Speaking of community, the COVID pandemic delayed Murai and Strenger’s return to their tight-knit Atlanta family. Murai first worked with Atlanta mastermind Donald Glover back in 2013 when he directed the multihyphenate’s short film Clapping for the Wrong Reasons and “3005” music video. That partnership continued on future Childish Gambino projects, like the Grammy-winning visuals for “This Is America.” So when Glover got the chance to make his own series, he turned to Murai, who helmed 14 episodes across the show’s first two seasons; that included the striking series’ high-point “Teddy Perkins,” for which Murai earned an Emmy nomination, while Strenger won the Emmy for cinematography. For many Atlanta has been a TV game changer, from the way it explores race in America to its unique storytelling and visual style. “I really didn’t know what we had because I started making television with Atlanta, and then I came to realize that is not the norm at all,” Murai says.

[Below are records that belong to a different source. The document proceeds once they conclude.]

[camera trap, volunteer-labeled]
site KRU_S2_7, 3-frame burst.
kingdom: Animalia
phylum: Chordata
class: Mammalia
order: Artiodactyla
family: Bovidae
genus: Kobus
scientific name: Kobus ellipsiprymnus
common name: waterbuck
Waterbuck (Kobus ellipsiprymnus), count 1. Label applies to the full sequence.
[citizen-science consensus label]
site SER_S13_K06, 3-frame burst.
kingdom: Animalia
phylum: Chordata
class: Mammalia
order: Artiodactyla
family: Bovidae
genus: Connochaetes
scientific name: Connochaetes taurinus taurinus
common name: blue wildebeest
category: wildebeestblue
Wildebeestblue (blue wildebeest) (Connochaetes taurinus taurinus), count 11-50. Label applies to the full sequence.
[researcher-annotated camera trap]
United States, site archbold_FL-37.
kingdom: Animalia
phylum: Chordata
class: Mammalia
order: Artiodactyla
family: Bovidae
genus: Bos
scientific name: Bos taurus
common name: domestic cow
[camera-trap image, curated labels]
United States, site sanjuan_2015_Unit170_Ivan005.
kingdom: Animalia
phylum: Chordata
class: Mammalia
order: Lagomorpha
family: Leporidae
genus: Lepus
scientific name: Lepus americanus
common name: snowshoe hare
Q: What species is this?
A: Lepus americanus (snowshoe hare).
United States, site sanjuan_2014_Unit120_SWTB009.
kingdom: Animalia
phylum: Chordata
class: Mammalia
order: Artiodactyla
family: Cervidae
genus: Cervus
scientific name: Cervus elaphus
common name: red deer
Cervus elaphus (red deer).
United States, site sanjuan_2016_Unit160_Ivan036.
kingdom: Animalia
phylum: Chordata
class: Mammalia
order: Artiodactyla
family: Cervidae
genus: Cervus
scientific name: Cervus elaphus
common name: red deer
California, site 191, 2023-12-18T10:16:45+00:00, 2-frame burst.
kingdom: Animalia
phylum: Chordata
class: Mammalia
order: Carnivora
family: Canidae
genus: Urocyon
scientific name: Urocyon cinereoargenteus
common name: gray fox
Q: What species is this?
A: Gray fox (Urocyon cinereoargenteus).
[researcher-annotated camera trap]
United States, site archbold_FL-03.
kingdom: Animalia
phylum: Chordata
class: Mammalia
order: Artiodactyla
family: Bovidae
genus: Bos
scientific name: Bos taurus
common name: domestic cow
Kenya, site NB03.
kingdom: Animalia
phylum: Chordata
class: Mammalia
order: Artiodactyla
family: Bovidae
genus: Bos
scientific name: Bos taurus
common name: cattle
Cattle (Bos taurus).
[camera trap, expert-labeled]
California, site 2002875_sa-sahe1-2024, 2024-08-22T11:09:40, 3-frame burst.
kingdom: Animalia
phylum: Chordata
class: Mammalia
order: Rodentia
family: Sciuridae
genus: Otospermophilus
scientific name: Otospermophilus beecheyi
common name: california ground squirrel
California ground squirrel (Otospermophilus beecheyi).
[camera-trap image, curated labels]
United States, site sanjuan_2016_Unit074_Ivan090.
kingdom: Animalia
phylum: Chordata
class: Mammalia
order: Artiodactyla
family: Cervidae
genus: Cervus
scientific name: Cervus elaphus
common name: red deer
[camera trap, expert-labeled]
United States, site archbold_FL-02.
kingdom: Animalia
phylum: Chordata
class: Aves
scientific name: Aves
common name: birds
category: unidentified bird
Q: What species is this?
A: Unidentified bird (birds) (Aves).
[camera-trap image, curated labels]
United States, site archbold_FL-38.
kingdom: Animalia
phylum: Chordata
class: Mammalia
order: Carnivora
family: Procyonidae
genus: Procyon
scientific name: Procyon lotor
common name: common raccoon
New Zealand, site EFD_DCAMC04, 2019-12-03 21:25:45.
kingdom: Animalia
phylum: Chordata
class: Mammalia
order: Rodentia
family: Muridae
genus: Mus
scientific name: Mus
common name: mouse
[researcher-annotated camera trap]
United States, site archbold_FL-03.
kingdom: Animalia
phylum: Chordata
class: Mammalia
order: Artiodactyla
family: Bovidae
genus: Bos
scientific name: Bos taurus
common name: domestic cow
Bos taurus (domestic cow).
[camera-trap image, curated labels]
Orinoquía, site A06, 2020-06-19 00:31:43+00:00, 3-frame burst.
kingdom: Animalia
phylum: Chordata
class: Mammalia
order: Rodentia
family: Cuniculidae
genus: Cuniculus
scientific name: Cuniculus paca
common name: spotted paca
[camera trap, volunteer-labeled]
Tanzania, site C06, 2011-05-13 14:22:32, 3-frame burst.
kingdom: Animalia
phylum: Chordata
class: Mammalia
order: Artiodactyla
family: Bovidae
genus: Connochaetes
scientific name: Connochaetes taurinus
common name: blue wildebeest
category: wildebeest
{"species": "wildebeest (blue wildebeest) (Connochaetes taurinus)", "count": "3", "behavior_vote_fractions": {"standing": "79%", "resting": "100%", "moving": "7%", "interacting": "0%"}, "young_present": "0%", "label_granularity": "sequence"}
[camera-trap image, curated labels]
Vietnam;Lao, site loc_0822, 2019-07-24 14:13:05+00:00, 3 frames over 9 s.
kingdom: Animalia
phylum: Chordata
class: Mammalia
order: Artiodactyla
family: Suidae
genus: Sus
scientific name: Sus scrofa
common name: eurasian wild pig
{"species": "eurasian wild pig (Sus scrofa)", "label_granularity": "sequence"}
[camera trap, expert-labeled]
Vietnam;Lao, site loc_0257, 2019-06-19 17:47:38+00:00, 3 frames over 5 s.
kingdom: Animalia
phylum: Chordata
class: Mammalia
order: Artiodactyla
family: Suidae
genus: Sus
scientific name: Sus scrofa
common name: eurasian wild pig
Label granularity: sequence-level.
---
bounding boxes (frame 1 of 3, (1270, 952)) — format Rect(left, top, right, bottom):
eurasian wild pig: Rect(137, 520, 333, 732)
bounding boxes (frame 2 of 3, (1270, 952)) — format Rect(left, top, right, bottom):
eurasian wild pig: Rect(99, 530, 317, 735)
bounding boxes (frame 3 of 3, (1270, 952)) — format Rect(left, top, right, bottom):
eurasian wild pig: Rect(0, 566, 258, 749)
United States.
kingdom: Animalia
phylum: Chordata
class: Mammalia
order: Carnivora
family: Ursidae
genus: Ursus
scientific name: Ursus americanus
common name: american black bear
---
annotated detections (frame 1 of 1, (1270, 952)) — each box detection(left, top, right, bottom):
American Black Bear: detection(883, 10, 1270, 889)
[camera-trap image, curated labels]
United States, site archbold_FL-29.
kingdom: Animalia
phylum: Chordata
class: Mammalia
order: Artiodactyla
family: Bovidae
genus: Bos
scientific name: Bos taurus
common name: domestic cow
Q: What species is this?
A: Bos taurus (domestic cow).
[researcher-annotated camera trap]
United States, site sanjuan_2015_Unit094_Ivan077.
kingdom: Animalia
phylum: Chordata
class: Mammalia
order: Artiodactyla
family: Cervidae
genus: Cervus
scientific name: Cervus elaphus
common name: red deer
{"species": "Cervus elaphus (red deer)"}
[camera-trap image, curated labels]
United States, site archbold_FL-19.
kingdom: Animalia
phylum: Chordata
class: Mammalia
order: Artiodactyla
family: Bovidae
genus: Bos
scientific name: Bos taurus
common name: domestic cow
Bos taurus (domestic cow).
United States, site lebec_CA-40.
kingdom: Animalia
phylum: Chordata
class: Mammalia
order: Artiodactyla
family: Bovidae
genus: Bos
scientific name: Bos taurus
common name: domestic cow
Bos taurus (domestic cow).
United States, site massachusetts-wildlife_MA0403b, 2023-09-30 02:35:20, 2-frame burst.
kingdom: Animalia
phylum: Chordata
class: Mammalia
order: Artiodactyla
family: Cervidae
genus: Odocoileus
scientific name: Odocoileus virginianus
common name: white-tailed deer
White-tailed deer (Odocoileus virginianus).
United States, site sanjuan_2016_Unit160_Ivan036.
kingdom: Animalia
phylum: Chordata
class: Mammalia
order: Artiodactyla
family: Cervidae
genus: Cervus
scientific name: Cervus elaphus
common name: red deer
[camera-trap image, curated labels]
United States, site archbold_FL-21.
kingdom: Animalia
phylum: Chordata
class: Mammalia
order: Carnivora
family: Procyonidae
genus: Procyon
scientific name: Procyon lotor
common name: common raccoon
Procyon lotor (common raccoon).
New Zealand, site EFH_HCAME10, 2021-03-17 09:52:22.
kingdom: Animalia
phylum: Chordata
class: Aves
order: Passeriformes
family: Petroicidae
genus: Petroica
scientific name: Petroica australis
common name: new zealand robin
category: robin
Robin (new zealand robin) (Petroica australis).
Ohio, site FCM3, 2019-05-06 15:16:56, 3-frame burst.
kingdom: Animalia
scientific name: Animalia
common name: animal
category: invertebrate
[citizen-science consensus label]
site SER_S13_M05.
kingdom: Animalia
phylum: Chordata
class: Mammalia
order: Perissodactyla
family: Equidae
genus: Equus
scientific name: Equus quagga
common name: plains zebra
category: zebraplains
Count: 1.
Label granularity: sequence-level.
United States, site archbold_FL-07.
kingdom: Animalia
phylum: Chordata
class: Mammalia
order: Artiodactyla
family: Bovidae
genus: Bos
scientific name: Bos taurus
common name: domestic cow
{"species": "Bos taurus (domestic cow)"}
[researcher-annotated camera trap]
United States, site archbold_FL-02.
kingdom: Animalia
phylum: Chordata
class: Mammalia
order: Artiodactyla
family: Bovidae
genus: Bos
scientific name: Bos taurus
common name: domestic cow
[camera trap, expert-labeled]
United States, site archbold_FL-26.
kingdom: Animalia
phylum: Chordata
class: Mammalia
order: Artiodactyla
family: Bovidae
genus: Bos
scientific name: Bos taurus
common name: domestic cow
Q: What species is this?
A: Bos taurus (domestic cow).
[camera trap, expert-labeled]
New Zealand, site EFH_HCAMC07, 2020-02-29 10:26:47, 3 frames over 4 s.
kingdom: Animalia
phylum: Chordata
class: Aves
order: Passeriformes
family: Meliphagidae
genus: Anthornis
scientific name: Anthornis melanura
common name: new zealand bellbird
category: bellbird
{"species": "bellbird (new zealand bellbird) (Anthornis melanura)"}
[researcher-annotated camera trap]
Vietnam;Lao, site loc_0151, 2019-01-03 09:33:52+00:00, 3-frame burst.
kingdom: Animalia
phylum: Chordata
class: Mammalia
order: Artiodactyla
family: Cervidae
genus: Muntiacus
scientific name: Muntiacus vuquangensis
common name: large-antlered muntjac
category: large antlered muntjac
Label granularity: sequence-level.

Maybe that’s why at times Atlanta season three felt like a collection of short films as opposed to a traditional season of TV. Four of the 10 installments were stand-alone stories that were essentially unconnected to the main Atlanta characters, and featured none of the usual starring cast, aside from a very brief Glover appearance in the premiere.

In taking us inside their distinctive worlds, Murai and Sprenger explain how they made dinner parties fun again, turned a dog into a human, and achieved “core Atlanta” with the help of Justin Bartha.

Courtesy of HBO Max

A Cold World

Station Eleven begins with a night at a Chicago theater that takes a deadly turn. When movie star turned stage actor Arthur Leander (Gael García Bernal) collapses, for some reason, Jeevan (Himesh Patel)—not a doctor—rushes up to help. But Arthur dies in front of both the audience and his costars, including young Kirsten (Matilda Lawler). Abandoned by her “child wrangler” in the chaos, Kirsten gets a walk home from Jeevan—a small good deed that becomes a life-changing commitment as a deadly flu pandemic begins to take hold.

“For us, a big part of the show was to see this viral pandemic happening from a very limited, street-level perspective,” Murai explains of this shot, in which Jeevan and Kirsten come across a car idling after hitting a tree. “This is the first time Jeevan has really seen the effects of the pandemic in real life. And the way Christian lit and staged it, we wanted it to feel like they’re seeing a wounded animal in the wild. So, even though it’s a car, it’s lurching, and brushed up against this tree. It was an evocative moment that I thought was a good example of how we wanted to treat the experience of the show.”